Estoy
HARTO. Completamente HARTO de Cataluña y de la mierda del procés. Estoy HARTO
hasta donde le llega el agua al pescador de camarones cuando le sube la marea
al que pesca quisquillas con el agua por las rodillas, como dice el viejo
chiste de Jaimito. Oigo argumentos muy convincentes y con los que estoy de
acuerdo, que explican de mil maneras por qué la defensa de la Constitución es
la garantía de la convivencia. Estoy totalmente de acuerdo con ellos, pero creo
que son perfectamente inútiles. No basta con defender la Constitución, hay que
aplicarla, con los medios que ella misma brinda. Cataluña es una desgracia sin
solución. Es el hijo envidioso y torticero que una familia numerosa puede tener
la desgracia de que le salga. Da igual cuanta deferencia se tenga con él. Da
igual que, debido a su envidia, se le dé más que a sus hermanos. Todo da igual.

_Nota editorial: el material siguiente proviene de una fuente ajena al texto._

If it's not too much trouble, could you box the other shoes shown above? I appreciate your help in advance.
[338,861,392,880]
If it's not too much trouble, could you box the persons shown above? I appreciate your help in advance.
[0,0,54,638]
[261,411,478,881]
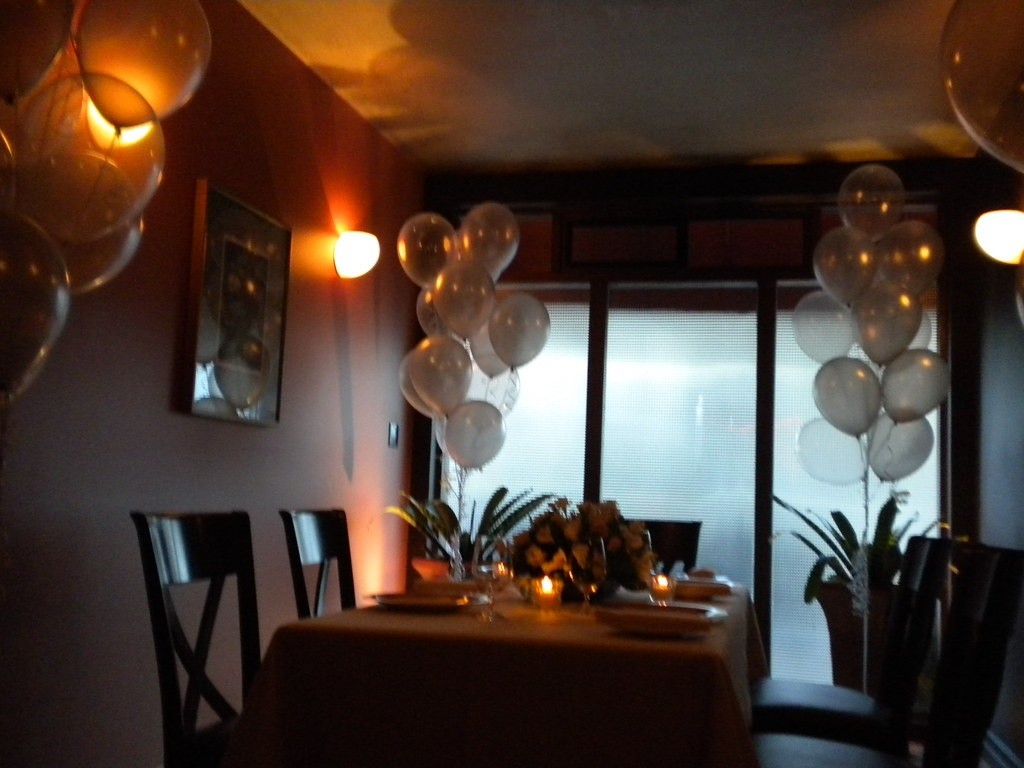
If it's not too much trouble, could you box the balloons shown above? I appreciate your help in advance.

Siempre dirá que a él se le trata peor, que se le da menos, que se le quiere
menos, que se le discrimina, etc., etc., etc. Ningún razonamiento, ningún hecho
objetivo le hará bajarse del burro. Lo único que cabe hacer, una vez llegado al
agotamiento y el hartazgo, es darle la razón y empezar a tener con él menos
detalles que con el resto de sus hermanos, a ver si por defecto, ya que no ha
sido posible por exceso, se da cuenta de que sus quejas eran injustas. Esto que
digo debe ser muy difícil de hacer con un hijo. Pero no lo es tanto para una
región. Y eso es lo que está pasando con Cataluña. Se inventan una historia que
nunca ha existido, una represión que nunca ha existido, una discriminación
negativa que nunca ha existido, aunque sí haya existido la discriminación
positiva, y un larguísimo etcétera de agravios imaginarios. Y esto no es desde
hace cuarenta años, no. Es desde hace siglos. Al menos desde no se sabe qué
inexistentes afrentas hubo con ellos en la guerra de sucesión española allá por
los albores del siglo XVIII. Pero, no, eso es mucho más tardío. Al menos –y
posiblemente antes– en tiempos de Juan II de Aragón, padre de Fernando el
Católico, antes de que se produjese la unión de Aragón y Castilla, ya estaban
los catalanes tocando las pelotas a su rey por supuestas afrentas. Afrentas
inexistentes que tienen anotadas en su memoria enferma. No en vano, Ortega y
Gasset, allá por 1932, en la República, cuando se discutía el Estatuto de
Cataluña, decía:
“Se nos ha dicho: «Hay que resolver el problema
catalán y hay que resolverlo de una vez para siempre, de raíz. La República
fracasaría si no lograse resolver este conflicto que la monarquía no acertó a
solventar».
[…]
¿Qué es eso de proponernos
conminativamente que resolvamos de una vez para siempre y de raíz un problema,
sin parar en las mientes de si ese problema, él por sí mismo, es soluble,
soluble en esa forma radical y fulminante? ¿Qué diríamos de quien nos obligase
sin remisión a resolver de golpe el problema de la cuadratura del círculo?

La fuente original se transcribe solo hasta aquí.